After reading Freeman’s short story, the revolt of mother, I felt that the story is not just simply about the new barn but it represents more hidden messages in a certain perspective and draws another story from outside of the novel. The reason is that the narrator excessively focused on an object and its surrounding at many times which provided me additional extended relations with the building.

Hence I came to feel this phenomenon hold a kind of allegorical effect: the “turn of thought” Right away, I tried to analyze the barn as tropes. First, I think Mrs. Penn’s preoccupancy to the barn stands as a metaphor for women’s effort to get back equality over men in patriarchal background. Mrs. Penn wants her husband to build a new house but Mr. Penn turns his back constantly to her wife and rigorously ignores her opinion as he had done for long, long time. This conventional stubborn attitude, I think, may be applied to many women in past days, because it reflects common pain (or anger) and inner responds, though Mrs. Penn is not the one directly related to or represents others. “I’m going to talk real plain to you; I never have sence I married you, but I’m going to now” (Freeman 1349). This dialogue, I thought it provides not just Mr. Penn’s anger but also other women’s emotion (who victimized by the other gender), because it’s so appealing and constructing “common ground”. I would say an image of a woman’s pain and effort to take equality helped me to identify broader images.

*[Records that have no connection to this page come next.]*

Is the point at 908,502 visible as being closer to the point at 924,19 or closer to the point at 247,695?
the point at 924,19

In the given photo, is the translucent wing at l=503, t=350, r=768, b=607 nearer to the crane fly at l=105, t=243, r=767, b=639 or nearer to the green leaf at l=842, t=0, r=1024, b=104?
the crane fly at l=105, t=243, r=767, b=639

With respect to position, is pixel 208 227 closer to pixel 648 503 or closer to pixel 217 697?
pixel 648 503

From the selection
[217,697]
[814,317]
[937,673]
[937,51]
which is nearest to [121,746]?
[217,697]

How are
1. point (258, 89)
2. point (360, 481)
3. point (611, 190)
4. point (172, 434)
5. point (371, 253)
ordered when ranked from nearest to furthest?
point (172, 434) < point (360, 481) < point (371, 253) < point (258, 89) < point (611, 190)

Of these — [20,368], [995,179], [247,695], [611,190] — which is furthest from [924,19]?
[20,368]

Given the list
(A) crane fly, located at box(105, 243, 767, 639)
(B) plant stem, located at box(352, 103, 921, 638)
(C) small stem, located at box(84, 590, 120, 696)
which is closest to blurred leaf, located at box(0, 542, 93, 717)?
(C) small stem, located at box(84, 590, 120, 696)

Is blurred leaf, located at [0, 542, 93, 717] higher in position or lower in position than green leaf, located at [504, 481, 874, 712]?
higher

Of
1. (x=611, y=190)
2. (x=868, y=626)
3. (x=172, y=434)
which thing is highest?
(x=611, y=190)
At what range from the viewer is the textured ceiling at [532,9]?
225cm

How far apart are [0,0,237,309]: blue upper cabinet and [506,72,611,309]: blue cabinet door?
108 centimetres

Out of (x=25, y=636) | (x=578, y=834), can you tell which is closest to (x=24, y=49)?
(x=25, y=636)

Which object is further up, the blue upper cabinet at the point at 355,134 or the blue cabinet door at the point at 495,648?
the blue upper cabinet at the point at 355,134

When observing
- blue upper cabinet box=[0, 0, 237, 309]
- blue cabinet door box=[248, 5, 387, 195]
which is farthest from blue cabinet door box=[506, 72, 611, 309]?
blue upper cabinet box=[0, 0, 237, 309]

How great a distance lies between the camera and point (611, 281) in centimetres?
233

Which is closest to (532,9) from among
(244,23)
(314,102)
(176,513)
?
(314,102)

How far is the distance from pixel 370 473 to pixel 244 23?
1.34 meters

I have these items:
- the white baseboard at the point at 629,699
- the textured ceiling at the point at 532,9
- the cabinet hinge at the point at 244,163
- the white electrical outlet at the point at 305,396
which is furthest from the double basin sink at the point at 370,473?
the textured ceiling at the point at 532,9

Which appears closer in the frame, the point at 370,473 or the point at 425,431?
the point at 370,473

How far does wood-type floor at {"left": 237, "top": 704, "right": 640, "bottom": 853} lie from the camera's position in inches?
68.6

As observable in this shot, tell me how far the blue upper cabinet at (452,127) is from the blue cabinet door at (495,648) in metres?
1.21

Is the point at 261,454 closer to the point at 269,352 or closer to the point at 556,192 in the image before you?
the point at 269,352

However, I think whether accepting metaphor or not depend on the context and personal understanding that it may differ person to person. And also it depends on the specific view point- How the one sees the barn in the novel. Repeatedly, the barn was mentioned, I think it could be regarded as another trope, metonymy. Just like in Moby Dick Ahab associates the whale as his entire problem, Mrs. Penn in the revolt of mother tends to react excessively to an object as if it made her obey to her husband. The barn itself is not the only one crucial factor which made Mrs. Penn serve to her huseband without gaining any response. The barn was an only part of the entire problem. In the revolt of the mother, I tried to think about tropes in the novel. Finding different kinds of tropes at the same time, I found it’s hard to define as one trope because it may differ by the view point of the reader and the context.